Nuclear PTEN interacts with PPM1A and prevents its degradation by TGF-β. A, TGF-β reduces whereas dhS1P enhances PPM1A protein levels. Fibroblasts were incubated for 30 min with 2.5 ng/ml TGF-β and 0.5 μm dhS1P alone or in combination. PPM1A was detected by Western blot. The lower panel shows PPM1A levels under the same conditions in cells pretreated with 20 μm MG132 for 1 h. B, fibroblasts were treated for 30 min with 2.5 ng/ml TGF-β and 0.5 μm dhS1P alone or in combination.
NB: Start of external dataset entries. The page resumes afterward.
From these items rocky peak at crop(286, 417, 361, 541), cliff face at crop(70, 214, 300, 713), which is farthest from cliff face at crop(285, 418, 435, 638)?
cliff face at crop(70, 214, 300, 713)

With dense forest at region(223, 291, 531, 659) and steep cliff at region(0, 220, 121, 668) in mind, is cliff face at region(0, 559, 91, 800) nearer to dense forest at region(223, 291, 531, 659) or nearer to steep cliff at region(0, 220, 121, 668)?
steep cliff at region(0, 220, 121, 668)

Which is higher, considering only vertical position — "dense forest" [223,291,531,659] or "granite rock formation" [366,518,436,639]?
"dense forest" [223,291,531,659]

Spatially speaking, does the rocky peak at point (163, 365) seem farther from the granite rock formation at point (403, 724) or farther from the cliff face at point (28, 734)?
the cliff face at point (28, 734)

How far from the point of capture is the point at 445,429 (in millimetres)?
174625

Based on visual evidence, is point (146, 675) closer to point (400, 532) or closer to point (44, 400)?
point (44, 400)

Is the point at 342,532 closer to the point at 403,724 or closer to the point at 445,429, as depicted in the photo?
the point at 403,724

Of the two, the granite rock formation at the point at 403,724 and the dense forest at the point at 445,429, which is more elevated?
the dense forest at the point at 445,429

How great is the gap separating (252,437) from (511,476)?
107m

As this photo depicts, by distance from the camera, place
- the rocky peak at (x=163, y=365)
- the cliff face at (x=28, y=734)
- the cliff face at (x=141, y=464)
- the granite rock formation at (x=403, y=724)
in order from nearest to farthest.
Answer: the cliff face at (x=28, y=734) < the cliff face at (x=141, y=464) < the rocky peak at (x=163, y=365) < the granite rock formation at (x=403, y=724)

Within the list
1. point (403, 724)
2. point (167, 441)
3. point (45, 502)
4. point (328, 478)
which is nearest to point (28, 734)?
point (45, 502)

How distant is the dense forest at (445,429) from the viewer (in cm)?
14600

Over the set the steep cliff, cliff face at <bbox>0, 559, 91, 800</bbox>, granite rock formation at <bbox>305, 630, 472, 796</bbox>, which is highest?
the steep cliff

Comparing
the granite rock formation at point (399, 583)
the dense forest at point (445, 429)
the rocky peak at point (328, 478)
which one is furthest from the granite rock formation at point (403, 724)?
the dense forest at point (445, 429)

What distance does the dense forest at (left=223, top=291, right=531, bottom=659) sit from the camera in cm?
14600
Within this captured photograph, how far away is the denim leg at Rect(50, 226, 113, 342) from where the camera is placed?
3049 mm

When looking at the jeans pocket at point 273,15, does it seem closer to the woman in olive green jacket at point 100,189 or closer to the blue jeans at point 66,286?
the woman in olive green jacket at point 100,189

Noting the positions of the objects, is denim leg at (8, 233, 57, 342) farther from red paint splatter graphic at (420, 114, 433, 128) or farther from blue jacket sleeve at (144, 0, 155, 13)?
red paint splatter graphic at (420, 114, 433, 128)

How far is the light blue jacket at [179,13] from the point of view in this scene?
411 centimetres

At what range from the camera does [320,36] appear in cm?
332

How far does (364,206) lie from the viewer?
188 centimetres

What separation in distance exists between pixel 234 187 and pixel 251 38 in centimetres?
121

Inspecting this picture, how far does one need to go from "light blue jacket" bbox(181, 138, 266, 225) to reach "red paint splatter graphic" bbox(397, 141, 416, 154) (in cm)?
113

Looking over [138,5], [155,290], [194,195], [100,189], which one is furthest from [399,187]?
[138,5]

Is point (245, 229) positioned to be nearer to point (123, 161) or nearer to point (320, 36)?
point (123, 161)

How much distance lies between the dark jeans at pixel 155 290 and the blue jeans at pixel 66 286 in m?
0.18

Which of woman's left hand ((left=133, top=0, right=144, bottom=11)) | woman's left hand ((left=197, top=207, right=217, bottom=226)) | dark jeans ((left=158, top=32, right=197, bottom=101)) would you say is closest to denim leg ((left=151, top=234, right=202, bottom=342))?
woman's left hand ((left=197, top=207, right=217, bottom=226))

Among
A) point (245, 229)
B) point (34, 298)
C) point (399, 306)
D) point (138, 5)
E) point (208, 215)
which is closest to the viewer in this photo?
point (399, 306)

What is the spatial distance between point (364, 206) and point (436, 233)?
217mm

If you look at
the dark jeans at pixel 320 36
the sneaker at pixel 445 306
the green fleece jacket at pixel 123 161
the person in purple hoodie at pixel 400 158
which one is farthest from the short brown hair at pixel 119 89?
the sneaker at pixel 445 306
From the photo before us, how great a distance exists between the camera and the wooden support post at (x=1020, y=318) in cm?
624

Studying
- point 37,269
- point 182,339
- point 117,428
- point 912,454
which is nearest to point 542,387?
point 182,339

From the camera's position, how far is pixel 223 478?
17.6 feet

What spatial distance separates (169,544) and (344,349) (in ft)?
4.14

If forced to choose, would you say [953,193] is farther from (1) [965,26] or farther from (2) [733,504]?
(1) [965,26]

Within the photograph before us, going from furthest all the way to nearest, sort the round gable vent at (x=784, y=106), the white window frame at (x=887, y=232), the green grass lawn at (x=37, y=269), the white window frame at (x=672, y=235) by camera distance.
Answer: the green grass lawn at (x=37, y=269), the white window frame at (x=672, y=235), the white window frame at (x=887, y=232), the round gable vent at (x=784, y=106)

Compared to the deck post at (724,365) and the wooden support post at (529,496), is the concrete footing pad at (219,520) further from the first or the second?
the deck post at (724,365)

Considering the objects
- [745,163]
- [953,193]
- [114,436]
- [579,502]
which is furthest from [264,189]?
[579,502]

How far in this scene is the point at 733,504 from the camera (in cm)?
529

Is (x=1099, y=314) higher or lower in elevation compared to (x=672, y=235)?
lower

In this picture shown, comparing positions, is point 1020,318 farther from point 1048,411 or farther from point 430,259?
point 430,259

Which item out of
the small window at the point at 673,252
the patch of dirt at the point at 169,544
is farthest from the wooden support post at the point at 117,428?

Binding of PTEN to PPM1A was examined by immunoprecipitation (IP)/Western blot (IB). C, HEK 293 cells were transfected with the phosphorylation-deficient PTEN mutant (Mut3), PTEN C124S, PTEN G129E, and PTEN_WT and incubated with 0.5 μm dhS1P for 30 min. Binding of PTEN to PPM1A was examined by immunoprecipitation/Western blot. D, depletion of endogenous PPM1A prevents inhibitory effects of PTEN on TGF-β-induced phosphorylation of Smad3. Cells were transfected with 30 nm PPM1A siRNA or nonsilencing siRNA for 24 h and then starved overnight and incubated for 30 min with 2.5 ng/ml TGF-β and 0.5 μm dhS1P alone or in combination. Smad3 and PPM1A were detected by Western blotting.